*Aim of the task*. Could you rewrite the paragraph after the photo credit in the article about Jerry Nadler's deal with the DOJ, the one beginning "House Judiciary Committee Chairman Jerry Nadler," in fewer words while keeping its main facts?

*Text section*.
---
Top Stories
Top Stories
Politics

House Judiciary Chairman Jerry Nadler strikes deal with DOJ over Mueller probe evidence, will hold off on contempt for William Barr, Don McGahn

Key Points
  • House Judiciary Committee Chairman Jerry Nadler, D-N.Y., on Monday said he would hold off on contempt proceedings for Attorney General William Barr and former White House counsel Don McGahn.
  • House Democrats had threatened to hold Barr and McGahn in contempt for failing to comply with subpoenas. A vote was expected for Tuesday in the House.
  • Nadler's statement did not suggest that the DOJ had agreed to hand over the entire report without any redactions, which the department has argued would violate federal rules about revealing grand jury testimony.
Representative Jerry Nadler, a Democrat from New York and chairman of the House Judiciary Committee, speaks during a news conference in New York, U.S., on Wednesday, May 29, 2019.
Jeenah Moon | Bloomberg | Getty Images

House Judiciary Committee Chairman Jerry Nadler, D-N.Y., on Monday said he would hold off on contempt proceedings for officials in President Donald Trump's administration because the Justice Department had begun sharing special counsel Robert Mueller's "most important files" with lawmakers.
---
*Provided data*.
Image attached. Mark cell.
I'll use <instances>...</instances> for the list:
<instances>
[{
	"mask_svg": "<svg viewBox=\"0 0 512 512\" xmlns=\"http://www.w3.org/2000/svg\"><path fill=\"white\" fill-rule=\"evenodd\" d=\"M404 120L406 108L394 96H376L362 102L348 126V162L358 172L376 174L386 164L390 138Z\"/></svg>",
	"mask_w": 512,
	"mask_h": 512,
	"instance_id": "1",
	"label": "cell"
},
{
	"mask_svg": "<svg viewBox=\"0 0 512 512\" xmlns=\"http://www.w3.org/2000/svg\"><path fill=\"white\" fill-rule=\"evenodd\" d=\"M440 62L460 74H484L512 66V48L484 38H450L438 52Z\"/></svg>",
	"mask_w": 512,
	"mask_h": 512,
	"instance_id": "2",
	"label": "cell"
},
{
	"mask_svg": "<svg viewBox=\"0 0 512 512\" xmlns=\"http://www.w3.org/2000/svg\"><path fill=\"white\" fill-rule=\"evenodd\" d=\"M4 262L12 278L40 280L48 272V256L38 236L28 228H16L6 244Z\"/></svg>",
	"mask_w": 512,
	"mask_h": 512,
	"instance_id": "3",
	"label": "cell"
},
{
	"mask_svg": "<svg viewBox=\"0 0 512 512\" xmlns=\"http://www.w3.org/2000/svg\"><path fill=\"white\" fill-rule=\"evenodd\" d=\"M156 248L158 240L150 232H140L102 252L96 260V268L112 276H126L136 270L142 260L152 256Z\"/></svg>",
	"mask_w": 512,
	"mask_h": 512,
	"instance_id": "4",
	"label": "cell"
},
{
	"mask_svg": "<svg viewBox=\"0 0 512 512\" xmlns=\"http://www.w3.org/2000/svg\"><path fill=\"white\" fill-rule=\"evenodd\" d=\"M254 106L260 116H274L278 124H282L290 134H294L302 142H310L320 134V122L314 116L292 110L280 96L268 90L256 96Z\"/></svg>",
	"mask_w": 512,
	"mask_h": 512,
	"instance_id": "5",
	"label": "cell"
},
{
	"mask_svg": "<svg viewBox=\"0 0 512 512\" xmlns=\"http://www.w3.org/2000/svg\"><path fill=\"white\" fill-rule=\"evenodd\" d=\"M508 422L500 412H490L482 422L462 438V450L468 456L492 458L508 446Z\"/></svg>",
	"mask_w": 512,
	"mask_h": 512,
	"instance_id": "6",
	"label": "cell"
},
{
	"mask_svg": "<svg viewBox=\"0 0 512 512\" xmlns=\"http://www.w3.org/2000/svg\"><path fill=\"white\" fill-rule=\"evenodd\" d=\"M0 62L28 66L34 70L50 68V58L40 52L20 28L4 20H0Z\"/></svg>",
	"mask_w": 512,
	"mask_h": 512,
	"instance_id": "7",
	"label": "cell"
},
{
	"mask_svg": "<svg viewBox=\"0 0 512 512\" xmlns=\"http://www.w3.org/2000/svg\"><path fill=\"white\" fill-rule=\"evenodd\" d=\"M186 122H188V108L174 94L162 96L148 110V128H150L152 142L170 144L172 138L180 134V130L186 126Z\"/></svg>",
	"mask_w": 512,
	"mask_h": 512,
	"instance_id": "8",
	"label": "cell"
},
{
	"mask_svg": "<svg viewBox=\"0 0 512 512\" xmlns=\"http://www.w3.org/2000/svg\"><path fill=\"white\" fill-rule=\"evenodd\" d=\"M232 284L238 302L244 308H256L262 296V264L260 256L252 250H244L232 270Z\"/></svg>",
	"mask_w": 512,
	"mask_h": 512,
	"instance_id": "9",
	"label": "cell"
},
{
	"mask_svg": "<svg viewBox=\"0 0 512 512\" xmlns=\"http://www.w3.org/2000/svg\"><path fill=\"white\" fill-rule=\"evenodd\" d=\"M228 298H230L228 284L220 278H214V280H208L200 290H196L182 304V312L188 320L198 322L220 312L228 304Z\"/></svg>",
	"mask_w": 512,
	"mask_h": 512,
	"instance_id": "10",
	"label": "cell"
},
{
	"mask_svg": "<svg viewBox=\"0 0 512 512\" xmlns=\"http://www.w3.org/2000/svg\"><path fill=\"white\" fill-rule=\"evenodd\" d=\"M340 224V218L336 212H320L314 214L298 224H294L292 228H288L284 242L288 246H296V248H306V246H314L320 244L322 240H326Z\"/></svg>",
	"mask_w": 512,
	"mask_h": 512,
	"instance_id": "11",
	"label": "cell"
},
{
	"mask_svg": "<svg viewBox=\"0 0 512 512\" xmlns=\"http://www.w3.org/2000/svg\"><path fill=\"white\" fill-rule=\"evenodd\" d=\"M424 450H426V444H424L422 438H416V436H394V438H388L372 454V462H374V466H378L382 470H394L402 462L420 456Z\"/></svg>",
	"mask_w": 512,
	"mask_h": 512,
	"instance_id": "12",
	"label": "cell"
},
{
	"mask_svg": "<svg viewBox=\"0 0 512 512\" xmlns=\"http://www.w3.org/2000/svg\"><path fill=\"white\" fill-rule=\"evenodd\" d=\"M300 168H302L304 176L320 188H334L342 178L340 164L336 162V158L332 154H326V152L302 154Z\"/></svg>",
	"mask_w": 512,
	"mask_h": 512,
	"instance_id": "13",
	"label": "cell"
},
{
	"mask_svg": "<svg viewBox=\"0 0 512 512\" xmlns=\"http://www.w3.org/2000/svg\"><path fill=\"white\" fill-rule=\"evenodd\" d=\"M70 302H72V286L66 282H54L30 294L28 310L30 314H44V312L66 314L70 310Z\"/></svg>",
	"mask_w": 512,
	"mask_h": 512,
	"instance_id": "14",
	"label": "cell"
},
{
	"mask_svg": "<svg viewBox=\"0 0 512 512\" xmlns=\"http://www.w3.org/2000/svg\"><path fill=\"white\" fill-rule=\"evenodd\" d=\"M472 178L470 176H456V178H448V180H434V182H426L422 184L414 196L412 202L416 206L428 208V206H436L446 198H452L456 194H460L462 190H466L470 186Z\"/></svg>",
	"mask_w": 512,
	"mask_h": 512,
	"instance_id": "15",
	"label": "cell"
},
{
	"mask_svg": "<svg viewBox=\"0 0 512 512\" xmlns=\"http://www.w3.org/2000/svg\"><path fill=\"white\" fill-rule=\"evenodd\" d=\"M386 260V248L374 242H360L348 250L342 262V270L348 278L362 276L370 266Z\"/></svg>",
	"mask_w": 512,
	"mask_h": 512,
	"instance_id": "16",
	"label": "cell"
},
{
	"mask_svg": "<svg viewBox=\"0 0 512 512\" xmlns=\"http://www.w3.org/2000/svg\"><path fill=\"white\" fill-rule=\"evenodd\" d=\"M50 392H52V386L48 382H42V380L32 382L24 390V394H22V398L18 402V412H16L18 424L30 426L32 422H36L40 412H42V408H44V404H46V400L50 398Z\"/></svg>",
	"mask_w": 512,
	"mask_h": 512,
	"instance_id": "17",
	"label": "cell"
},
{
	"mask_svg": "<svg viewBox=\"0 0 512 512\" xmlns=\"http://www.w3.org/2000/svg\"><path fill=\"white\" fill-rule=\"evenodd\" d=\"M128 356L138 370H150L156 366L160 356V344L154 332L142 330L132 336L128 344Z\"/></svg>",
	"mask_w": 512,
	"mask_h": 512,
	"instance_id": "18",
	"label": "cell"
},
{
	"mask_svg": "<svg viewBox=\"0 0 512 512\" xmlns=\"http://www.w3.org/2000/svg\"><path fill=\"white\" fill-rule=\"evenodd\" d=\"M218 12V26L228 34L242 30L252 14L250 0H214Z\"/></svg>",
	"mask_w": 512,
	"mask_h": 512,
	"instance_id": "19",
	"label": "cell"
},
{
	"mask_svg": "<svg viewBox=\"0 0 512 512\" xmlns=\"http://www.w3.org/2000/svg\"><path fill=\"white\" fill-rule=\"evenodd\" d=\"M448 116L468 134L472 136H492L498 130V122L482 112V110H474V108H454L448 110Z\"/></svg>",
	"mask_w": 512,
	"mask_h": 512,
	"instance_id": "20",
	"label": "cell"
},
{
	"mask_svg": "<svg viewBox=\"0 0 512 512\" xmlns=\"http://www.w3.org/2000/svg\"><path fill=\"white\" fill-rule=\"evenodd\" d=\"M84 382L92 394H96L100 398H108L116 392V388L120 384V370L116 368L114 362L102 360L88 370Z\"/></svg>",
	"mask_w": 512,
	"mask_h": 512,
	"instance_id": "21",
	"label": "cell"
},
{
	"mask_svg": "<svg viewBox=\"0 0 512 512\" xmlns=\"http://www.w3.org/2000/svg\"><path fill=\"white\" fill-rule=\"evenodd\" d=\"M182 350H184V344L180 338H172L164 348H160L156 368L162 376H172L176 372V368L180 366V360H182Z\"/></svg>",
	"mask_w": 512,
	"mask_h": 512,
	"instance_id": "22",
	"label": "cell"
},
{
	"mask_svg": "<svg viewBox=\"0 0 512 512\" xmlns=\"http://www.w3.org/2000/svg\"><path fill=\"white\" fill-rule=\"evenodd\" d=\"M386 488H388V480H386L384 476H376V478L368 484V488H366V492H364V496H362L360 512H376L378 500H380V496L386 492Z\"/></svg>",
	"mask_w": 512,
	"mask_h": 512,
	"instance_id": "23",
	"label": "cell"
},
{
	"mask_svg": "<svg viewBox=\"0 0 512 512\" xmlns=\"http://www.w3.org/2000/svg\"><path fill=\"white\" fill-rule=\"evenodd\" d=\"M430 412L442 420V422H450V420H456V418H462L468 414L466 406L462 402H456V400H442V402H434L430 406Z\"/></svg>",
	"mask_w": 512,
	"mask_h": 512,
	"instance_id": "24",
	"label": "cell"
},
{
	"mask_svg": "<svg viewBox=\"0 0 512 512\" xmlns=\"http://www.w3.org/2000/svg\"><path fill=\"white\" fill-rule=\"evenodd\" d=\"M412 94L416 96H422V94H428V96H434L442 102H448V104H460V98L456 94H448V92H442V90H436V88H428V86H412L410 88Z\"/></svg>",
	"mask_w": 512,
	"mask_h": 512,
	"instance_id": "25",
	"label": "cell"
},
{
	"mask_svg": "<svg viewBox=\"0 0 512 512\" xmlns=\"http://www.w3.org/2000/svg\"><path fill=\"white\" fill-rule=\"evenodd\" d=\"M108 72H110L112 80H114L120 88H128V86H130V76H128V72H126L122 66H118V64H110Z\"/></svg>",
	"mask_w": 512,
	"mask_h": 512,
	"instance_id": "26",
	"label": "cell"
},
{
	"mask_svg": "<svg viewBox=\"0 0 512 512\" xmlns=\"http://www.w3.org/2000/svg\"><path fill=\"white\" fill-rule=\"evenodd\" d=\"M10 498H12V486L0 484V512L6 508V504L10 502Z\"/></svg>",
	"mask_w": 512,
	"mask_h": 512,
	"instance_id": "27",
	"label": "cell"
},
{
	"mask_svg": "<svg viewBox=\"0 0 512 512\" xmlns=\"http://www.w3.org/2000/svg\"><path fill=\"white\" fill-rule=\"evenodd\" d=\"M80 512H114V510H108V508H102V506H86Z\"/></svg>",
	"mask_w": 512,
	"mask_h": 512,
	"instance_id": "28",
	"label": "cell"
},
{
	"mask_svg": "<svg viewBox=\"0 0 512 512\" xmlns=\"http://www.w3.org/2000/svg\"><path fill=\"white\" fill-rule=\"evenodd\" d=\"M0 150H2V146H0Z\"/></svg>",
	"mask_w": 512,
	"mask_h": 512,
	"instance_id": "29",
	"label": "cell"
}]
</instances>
---
*Answer to this exercise*. On Monday, House Judiciary Chairman Jerry Nadler (D-N.Y.) said he would delay contempt proceedings against Trump administration officials because the Justice Department had begun giving lawmakers special counsel Robert Mueller's "most important files."